╭──
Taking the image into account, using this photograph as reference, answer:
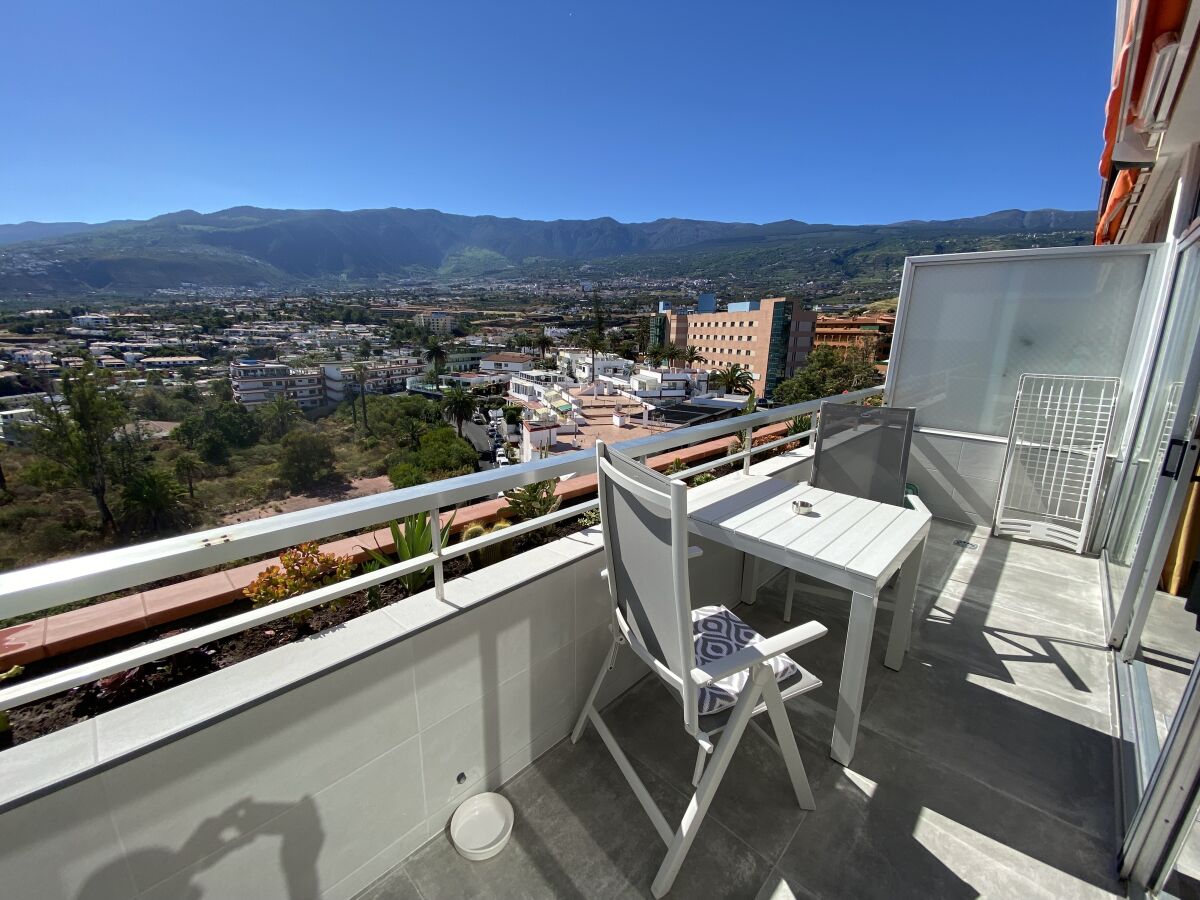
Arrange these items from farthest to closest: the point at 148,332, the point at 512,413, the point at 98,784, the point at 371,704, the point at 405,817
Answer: the point at 512,413
the point at 148,332
the point at 405,817
the point at 371,704
the point at 98,784

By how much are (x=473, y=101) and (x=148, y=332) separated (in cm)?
2370

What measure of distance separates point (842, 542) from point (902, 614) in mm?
789

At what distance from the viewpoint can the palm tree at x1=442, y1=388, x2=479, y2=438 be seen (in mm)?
32719

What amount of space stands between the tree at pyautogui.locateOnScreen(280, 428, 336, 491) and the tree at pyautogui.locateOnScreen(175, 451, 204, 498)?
3195 mm

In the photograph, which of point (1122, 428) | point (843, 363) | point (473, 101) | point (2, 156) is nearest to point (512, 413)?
point (473, 101)

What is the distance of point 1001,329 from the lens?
12.8ft

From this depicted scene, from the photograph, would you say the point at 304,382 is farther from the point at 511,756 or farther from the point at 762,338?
the point at 762,338

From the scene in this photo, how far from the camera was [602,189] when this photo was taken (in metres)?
64.6

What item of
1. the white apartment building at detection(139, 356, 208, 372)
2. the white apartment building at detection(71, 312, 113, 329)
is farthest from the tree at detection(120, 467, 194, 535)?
the white apartment building at detection(71, 312, 113, 329)

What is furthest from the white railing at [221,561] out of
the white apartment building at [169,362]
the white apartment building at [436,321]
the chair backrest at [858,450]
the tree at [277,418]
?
the white apartment building at [436,321]

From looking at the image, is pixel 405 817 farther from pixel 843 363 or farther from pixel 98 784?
pixel 843 363

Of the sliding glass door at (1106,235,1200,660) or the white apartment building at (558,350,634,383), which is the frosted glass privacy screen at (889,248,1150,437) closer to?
the sliding glass door at (1106,235,1200,660)

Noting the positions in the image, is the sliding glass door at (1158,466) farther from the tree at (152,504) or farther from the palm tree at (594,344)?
the palm tree at (594,344)

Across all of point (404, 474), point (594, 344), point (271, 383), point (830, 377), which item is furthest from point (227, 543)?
point (594, 344)
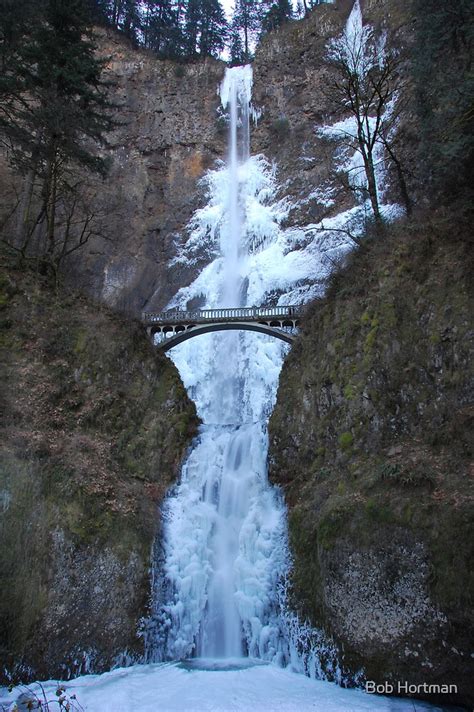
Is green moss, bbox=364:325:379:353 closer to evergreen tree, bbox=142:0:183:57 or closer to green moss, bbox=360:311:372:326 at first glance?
green moss, bbox=360:311:372:326

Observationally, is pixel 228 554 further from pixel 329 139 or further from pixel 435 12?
pixel 329 139

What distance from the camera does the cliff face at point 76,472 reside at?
12094 millimetres

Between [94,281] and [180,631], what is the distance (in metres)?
28.1

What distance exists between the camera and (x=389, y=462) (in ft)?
39.9

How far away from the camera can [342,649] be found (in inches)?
→ 438

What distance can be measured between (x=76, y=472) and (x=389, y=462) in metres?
8.49

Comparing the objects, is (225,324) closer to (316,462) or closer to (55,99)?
(55,99)

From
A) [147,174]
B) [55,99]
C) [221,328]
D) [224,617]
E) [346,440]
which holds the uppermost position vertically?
[147,174]

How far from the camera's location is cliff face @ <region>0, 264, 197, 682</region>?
12094 millimetres

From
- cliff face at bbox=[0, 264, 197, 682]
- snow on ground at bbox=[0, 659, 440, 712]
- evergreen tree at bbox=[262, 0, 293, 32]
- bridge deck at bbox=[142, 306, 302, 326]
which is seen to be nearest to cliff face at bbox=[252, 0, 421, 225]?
evergreen tree at bbox=[262, 0, 293, 32]

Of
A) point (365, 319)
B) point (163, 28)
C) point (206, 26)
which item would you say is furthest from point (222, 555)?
point (206, 26)

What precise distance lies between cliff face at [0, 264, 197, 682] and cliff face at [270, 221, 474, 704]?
4331 millimetres

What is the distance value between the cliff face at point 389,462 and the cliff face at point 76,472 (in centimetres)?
433

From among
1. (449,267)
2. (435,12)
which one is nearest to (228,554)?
(449,267)
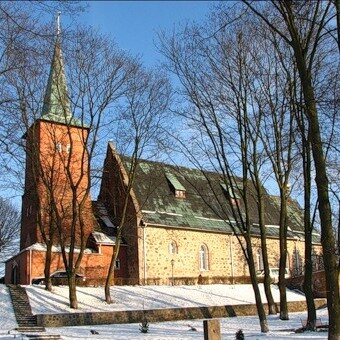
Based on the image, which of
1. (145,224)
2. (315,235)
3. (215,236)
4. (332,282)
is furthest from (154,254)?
(332,282)

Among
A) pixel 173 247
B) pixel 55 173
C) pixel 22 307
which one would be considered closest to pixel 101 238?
pixel 173 247

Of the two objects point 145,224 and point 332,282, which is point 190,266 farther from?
point 332,282

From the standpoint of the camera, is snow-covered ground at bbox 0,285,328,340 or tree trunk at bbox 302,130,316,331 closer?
tree trunk at bbox 302,130,316,331

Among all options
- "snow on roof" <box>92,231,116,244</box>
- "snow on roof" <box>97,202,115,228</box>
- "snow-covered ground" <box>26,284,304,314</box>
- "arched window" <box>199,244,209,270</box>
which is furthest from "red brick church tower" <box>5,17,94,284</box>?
"arched window" <box>199,244,209,270</box>

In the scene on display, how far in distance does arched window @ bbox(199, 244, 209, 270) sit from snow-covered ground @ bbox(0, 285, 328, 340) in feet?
17.5

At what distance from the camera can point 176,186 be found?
44.2 meters

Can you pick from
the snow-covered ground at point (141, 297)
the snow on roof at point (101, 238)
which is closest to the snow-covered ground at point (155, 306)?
the snow-covered ground at point (141, 297)

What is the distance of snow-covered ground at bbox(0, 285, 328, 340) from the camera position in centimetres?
1847

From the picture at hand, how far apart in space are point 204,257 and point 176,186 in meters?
6.43

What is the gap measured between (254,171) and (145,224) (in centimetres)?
1851

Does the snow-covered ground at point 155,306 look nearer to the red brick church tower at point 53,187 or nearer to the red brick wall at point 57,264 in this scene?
the red brick church tower at point 53,187

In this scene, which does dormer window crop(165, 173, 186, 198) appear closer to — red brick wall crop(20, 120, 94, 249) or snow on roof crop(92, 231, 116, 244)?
snow on roof crop(92, 231, 116, 244)

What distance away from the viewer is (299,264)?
48.8 metres

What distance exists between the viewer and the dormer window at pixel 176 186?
44.2 meters
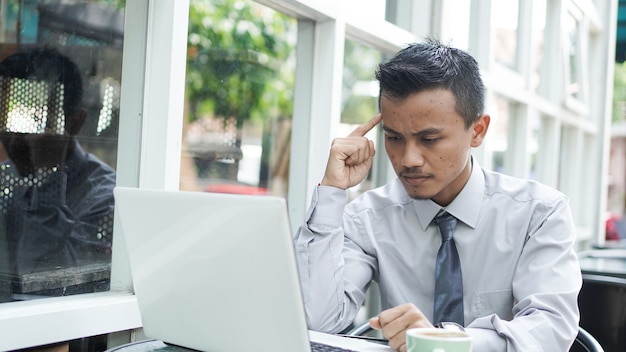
╰──
* Goal of the exercise *
Copy all of the records above word for word, leaving out the pictures.

* Task solution *
Taking the image into account, using this photograph as reference, answer:
Arrange these items from farthest to closest: the point at 148,332, the point at 512,413, the point at 98,784, the point at 371,704, the point at 405,817
Answer: the point at 512,413
the point at 148,332
the point at 405,817
the point at 371,704
the point at 98,784

By how much are (x=473, y=101) and (x=148, y=332) separated (in cm)?
2370

What measure of distance separates point (842, 542) from point (902, 614) in mm?
789

At what distance from the viewpoint can the palm tree at x1=442, y1=388, x2=479, y2=438 be seen (in mm)?
32719

What amount of space stands between the tree at pyautogui.locateOnScreen(280, 428, 336, 491) and the tree at pyautogui.locateOnScreen(175, 451, 204, 498)?
3195 mm

In the photograph, which of point (1122, 428) | point (843, 363) | point (473, 101) | point (2, 156) is nearest to point (512, 413)?
point (473, 101)

What is the distance of point 1001,329 from the lens?
12.8ft

From this depicted scene, from the photograph, would you say the point at 304,382 is farther from the point at 511,756 or farther from the point at 762,338?
the point at 762,338

From the scene in this photo, how far from the camera was [602,189] when this photo was taken (in metres)?
64.6

What item of
1. the white apartment building at detection(139, 356, 208, 372)
2. the white apartment building at detection(71, 312, 113, 329)
is farthest from the tree at detection(120, 467, 194, 535)?
the white apartment building at detection(71, 312, 113, 329)

What is furthest from the white railing at [221,561] out of
the white apartment building at [169,362]
the white apartment building at [436,321]
the chair backrest at [858,450]
the tree at [277,418]
?
the white apartment building at [436,321]

From looking at the image, is pixel 405 817 farther from pixel 843 363 or farther from pixel 98 784?
pixel 843 363

Of the sliding glass door at (1106,235,1200,660) or the white apartment building at (558,350,634,383), which is the frosted glass privacy screen at (889,248,1150,437) closer to?
the sliding glass door at (1106,235,1200,660)

Noting the positions in the image, is the sliding glass door at (1158,466) farther from the tree at (152,504) or farther from the palm tree at (594,344)?
the palm tree at (594,344)

Across all of point (404, 474), point (594, 344), point (271, 383), point (830, 377), which item is furthest from point (227, 543)?
point (594, 344)
Is green moss, bbox=364:325:379:353 closer to evergreen tree, bbox=142:0:183:57 or closer to green moss, bbox=360:311:372:326 at first glance?
green moss, bbox=360:311:372:326

Observationally, is pixel 228 554 further from pixel 329 139 or further from pixel 435 12?
pixel 329 139

What distance from the camera does the cliff face at point 76,472 reside at?
12094 millimetres

Between [94,281] and [180,631], what is the distance (in metres)?
28.1

What distance exists between the camera and (x=389, y=462) (in ft)?
39.9

How far away from the camera can [342,649] be found (in inches)?
→ 438

What distance can be measured between (x=76, y=472) and (x=389, y=462) in metres?
8.49

Comparing the objects, is (225,324) closer to (316,462) or closer to (55,99)?
(55,99)

From
A) [147,174]
B) [55,99]
C) [221,328]
D) [224,617]
E) [346,440]
which holds the uppermost position vertically?
[147,174]

How far from the camera's location is cliff face @ <region>0, 264, 197, 682</region>?
12094 millimetres

From
- cliff face at bbox=[0, 264, 197, 682]
- snow on ground at bbox=[0, 659, 440, 712]
- evergreen tree at bbox=[262, 0, 293, 32]
- bridge deck at bbox=[142, 306, 302, 326]
which is seen to be nearest to cliff face at bbox=[252, 0, 421, 225]?
evergreen tree at bbox=[262, 0, 293, 32]

Of
A) point (365, 319)
B) point (163, 28)
C) point (206, 26)
which item would you say is furthest from point (222, 555)?
point (206, 26)

What precise distance lies between cliff face at [0, 264, 197, 682] and cliff face at [270, 221, 474, 704]?
4331 millimetres

What is the distance value between the cliff face at point 389,462 and the cliff face at point 76,472 (in centimetres)?
433

From among
1. (449,267)
2. (435,12)
which one is nearest to (228,554)?
(449,267)
Based on the image, which of
1. (145,224)
2. (315,235)
3. (215,236)
4. (332,282)
is furthest from (154,254)?
(332,282)

Among
A) pixel 173 247
B) pixel 55 173
C) pixel 22 307
which one would be considered closest to pixel 101 238?
pixel 173 247

Of the two objects point 145,224 and point 332,282, which is point 190,266 farther from?
point 332,282

From the standpoint of the camera, is snow-covered ground at bbox 0,285,328,340 or tree trunk at bbox 302,130,316,331 closer?
tree trunk at bbox 302,130,316,331

Among all options
- "snow on roof" <box>92,231,116,244</box>
- "snow on roof" <box>97,202,115,228</box>
- "snow-covered ground" <box>26,284,304,314</box>
- "arched window" <box>199,244,209,270</box>
which is furthest from "red brick church tower" <box>5,17,94,284</box>?
"arched window" <box>199,244,209,270</box>

In the scene on display, how far in distance does arched window @ bbox(199, 244, 209, 270) sit from snow-covered ground @ bbox(0, 285, 328, 340) in feet?
17.5

At what distance from the camera can point 176,186 be found?
44.2 meters

Can you pick from
the snow-covered ground at point (141, 297)
the snow on roof at point (101, 238)
which is closest to the snow-covered ground at point (155, 306)?
the snow-covered ground at point (141, 297)

What is the distance of snow-covered ground at bbox(0, 285, 328, 340) from the camera position in centimetres?
1847

From the picture at hand, how far apart in space are point 204,257 and point 176,186 in meters?
6.43

What is the gap measured between (254,171) and (145,224) (in centimetres)?
1851

Does the snow-covered ground at point 155,306 look nearer to the red brick church tower at point 53,187 or nearer to the red brick wall at point 57,264 in this scene?
the red brick church tower at point 53,187

In this scene, which does dormer window crop(165, 173, 186, 198) appear closer to — red brick wall crop(20, 120, 94, 249) or snow on roof crop(92, 231, 116, 244)?
snow on roof crop(92, 231, 116, 244)

What distance away from the viewer is (299,264)?
48.8 metres

What distance exists between the viewer and the dormer window at pixel 176 186?
44.2 meters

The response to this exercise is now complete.